* Required work:
**a)** From the patch discussion, write out the part starting with "3. Neither the" and going on through "attached the logs.".
**b)** In the patch discussion, which two sinks render the stream without trouble when the patch is applied, per Comment 12?
[Opening Passage provided section]
Thanks Victor, could you help to merge the patch, I don't have access to merge it.
Comment 10 Nicolas Dufresne (ndufresne) 2018-07-23 01:44:46 UTC
vlc plays it cleanly, but spams this warning:

[h264 @ 0x7ffa88c30e00] sps_id 1 out of range
Comment 11 Nicolas Dufresne (ndufresne) 2018-07-23 01:53:35 UTC
Patch is not good. If you run with valgrind, you still see a lot of use after free before playback becomes being jittery.
Comment 12 Víctor Manuel Jáquez Leal 2018-07-25 19:30:09 UTC
I had some time to test this. A couple comments

1. With the patches from bug 796169 and the proposed patch here, the artifacts are lesser than before (the stream was impossible to see)

2. Perhaps I doing something wrong, but I don't perceive the jittery as stated in comment 11

3. Neither the "use after free" in valgrind (again, I might not doing it correctly)

4. Oddly playing this stream, with the patch, nothing is rendered using glimagesink, meanwhile using vaapisink or xvimagesink it is OK.

The problem with the stream is that, in certain point it announces two views, but they are not available, only one. Thus, imho, the patch looks correct but we need to ignore max_views changes when there aren't those views available, if this is possible.
Comment 13 Nicolas Dufresne (ndufresne) 2018-07-25 20:15:20 UTC
Created attachment 373166 [details]
Valgrind logs

I retested and the jittery issue is gone (different PC though). But valgrind still complains of read after free, so I just attached the logs.

On FFMPEG side, they have a single clean warning:

  libav :0:: sps_id 1 out of range

We don't have an equivalent warning, combined with valgrind logs, I assume we have no bound checking.
[Closing Passage provided section]
[Opening Data shown section]
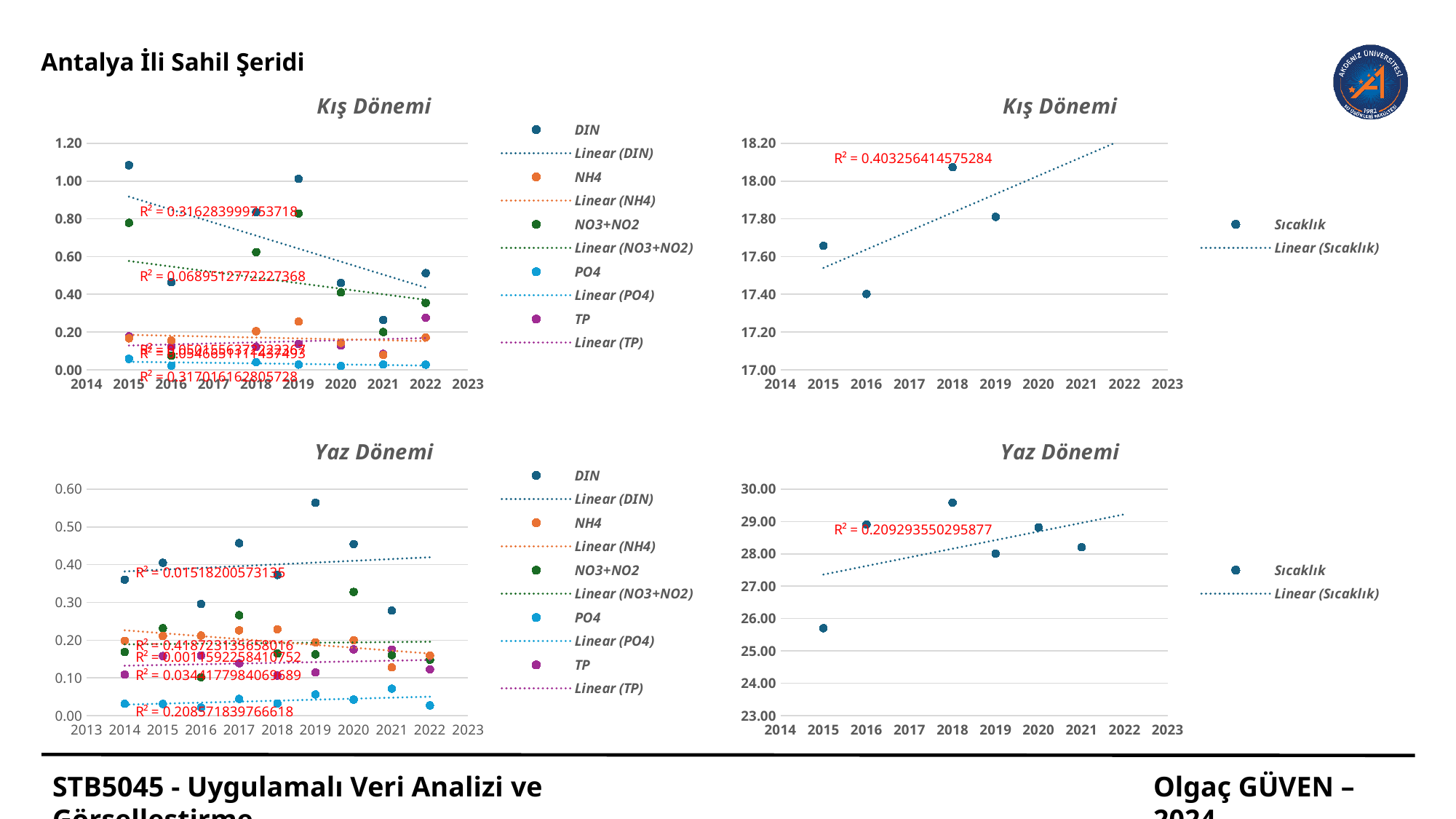
In the bottom-right 'Yaz Dönemi' chart, is the Sıcaklık value for 2015 greater or less than 26.00? less What kind of chart is the top-right 'Kış Dönemi' chart? scatter chart What R² value is shown on the top-right 'Kış Dönemi' chart? R² = 0.403256414575284 In the top-right 'Kış Dönemi' chart, is the Sıcaklık value for 2018 greater or less than 18.00? greater How many entries does the legend of the top-left 'Kış Dönemi' chart list? 10 In the top-left 'Kış Dönemi' chart, does the Linear (DIN) trendline rise or fall from 2015 to 2022? fall How many data points are plotted in the bottom-right 'Yaz Dönemi' chart? 6 How many data points are plotted in the top-right 'Kış Dönemi' chart? 4 In the bottom-left 'Yaz Dönemi' chart, which year has the highest DIN value? 2019 In the bottom-right 'Yaz Dönemi' chart, is the Sıcaklık value for 2018 greater or less than 29.00? greater In the top-right 'Kış Dönemi' chart, does the Linear (Sıcaklık) trendline rise or fall from 2015 to 2022? rise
[Closing Data shown section]
* Task-by-task solutions:
**a)**
3. Neither the "use after free" in valgrind (again, I might not doing it correctly)

4. Oddly playing this stream, with the patch, nothing is rendered using glimagesink, meanwhile using vaapisink or xvimagesink it is OK.

The problem with the stream is that, in certain point it announces two views, but they are not available, only one. Thus, imho, the patch looks correct but we need to ignore max_views changes when there aren't those views available, if this is possible.
Comment 13 Nicolas Dufresne (ndufresne) 2018-07-25 20:15:20 UTC
Created attachment 373166 [details]
Valgrind logs

I retested and the jittery issue is gone (different PC though). But valgrind still complains of read after free, so I just attached the logs.

**b)** vaapisink and xvimagesink